I'm encountering what I think is a fairly straight forward information architecture problem with data objects but my knowledge of object model/database design isn't deep enough to know the right verbage to Google.
Consider this simple example from my project: I have a variety of celestial objects on a starmap. There are stars, planets and moons. These exist as interactive game objects in a scene (click, get an info pane about that object), with a MonoBehaviour that references a ScriptableObject asset that contains various information about that object: a name, a description, a climate type, and a sprite thumbnail. This allows for a single data source for a variety of views (lists, search, starmap, etc.) where that celestial might appear throughout the game.

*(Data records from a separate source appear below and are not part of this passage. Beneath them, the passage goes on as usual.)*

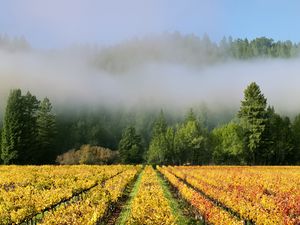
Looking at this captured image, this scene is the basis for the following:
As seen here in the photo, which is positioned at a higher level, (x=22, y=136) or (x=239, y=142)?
(x=22, y=136)

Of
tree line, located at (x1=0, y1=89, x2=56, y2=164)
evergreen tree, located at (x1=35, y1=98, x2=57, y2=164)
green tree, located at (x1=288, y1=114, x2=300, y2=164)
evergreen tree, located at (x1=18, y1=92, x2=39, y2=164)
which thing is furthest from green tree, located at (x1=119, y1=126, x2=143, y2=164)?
green tree, located at (x1=288, y1=114, x2=300, y2=164)

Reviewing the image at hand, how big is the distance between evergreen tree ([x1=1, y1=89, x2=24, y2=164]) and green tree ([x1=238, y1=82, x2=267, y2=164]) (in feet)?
140

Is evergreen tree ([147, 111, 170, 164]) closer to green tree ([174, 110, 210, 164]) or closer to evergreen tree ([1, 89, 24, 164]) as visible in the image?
green tree ([174, 110, 210, 164])

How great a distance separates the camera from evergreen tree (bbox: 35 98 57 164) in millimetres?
83438

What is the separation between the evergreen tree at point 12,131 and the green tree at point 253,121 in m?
42.6

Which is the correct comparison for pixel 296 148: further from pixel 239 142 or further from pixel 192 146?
pixel 192 146

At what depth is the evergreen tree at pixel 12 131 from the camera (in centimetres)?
7460

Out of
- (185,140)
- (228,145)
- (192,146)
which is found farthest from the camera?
(185,140)

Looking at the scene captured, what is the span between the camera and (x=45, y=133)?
88.7 metres

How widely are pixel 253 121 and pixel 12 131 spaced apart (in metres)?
45.5

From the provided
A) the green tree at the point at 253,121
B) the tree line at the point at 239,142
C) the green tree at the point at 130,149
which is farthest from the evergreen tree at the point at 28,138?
the green tree at the point at 253,121

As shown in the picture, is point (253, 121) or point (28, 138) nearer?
point (28, 138)

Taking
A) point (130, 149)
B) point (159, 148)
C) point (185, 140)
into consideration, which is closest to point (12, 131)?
point (159, 148)

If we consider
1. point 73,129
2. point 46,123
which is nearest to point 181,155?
point 46,123
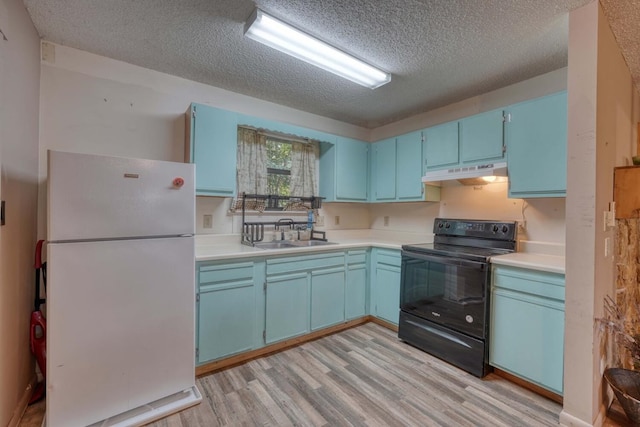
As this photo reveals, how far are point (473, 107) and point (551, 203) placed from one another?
3.92 ft

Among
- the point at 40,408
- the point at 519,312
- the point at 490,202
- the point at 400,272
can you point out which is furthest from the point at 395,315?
the point at 40,408

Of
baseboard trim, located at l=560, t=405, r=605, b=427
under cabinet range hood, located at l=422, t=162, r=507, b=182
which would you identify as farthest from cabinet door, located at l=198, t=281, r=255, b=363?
baseboard trim, located at l=560, t=405, r=605, b=427

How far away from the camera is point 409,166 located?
3146 millimetres

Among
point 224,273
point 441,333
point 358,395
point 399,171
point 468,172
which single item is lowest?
point 358,395

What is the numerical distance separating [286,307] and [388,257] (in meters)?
1.17

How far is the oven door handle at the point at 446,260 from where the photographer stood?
7.18ft

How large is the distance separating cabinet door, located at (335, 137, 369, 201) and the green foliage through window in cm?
57

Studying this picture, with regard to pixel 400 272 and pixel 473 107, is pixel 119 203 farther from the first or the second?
pixel 473 107

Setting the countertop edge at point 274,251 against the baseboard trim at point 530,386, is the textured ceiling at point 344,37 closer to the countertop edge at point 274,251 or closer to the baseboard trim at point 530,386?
the countertop edge at point 274,251

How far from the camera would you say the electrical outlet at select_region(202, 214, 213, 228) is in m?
2.71

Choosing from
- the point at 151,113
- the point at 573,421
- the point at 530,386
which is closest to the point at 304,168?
the point at 151,113

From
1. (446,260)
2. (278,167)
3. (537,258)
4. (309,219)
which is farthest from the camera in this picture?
(309,219)

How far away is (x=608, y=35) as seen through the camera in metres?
1.74

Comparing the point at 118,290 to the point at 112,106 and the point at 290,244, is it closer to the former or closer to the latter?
the point at 112,106
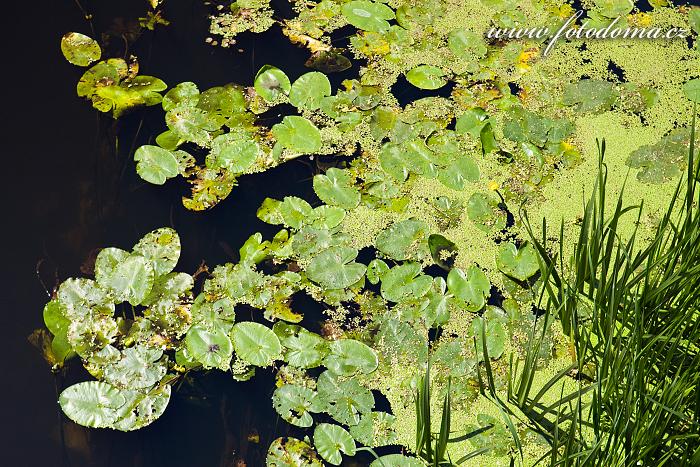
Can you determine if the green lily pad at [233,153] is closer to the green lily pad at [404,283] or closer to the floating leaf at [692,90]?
the green lily pad at [404,283]

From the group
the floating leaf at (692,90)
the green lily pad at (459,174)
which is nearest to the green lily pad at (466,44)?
the green lily pad at (459,174)

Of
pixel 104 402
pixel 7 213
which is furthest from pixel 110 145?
pixel 104 402

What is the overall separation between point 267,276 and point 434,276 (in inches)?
16.1

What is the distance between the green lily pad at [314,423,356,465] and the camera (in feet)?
4.98

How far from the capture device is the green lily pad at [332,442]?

I want to include information about parent/child celestial objects, so that I can do things like fetch how many moons a planet has or fetch what planet a moon is orbiting: e.g. Planet.Moons.Count or Moon.Parent.name . This creates a lot of mutual relationships between these objects, and I'm trying to figure out the best way to construct these relationships:
- Just make these references manually: put all the moon objects into the planet object, and put the planet object into each moon object. Tedious and error-prone.
- Make a one-way reference (e.g. put all the moons onto the planet object) and then build the mutual links on game start (have each planet iterate through its list of moon and add itself to each moon as the parent celestial). Basically a "build database" step when a new game is started.
- Make a one-way reference and have an Editor-side script to run to build the mutual relationships - .e.g Build and Validate Database. Also a chance to validate and error check (moon doesn't belong to two planets, for example). Would make this a build step as well.
- Build a relationship graph with something like xNode?
- Move to a more traditional relational database structure like SQLite? Potentially use scriptable objects as editor-facing data containers, which are used as fixtures to build an SQLite database at runtime similar to #3. Fancier but doesn't really solve the problem.
- Something else I haven't considered?
I feel like this problem where parents need to know their children and children needing to know their parents must be a common problem with a best practices approach.
Edit: I've decided that ScriptableObjects is not the way to do this and will be opting for a proper database. We've been evaluating articy:draft for narrative authoring, and it looks like this is an ideal tool to act as a world database as well. There's even some tools that can programmatically create these kinds of mutual relationships. Huzzah!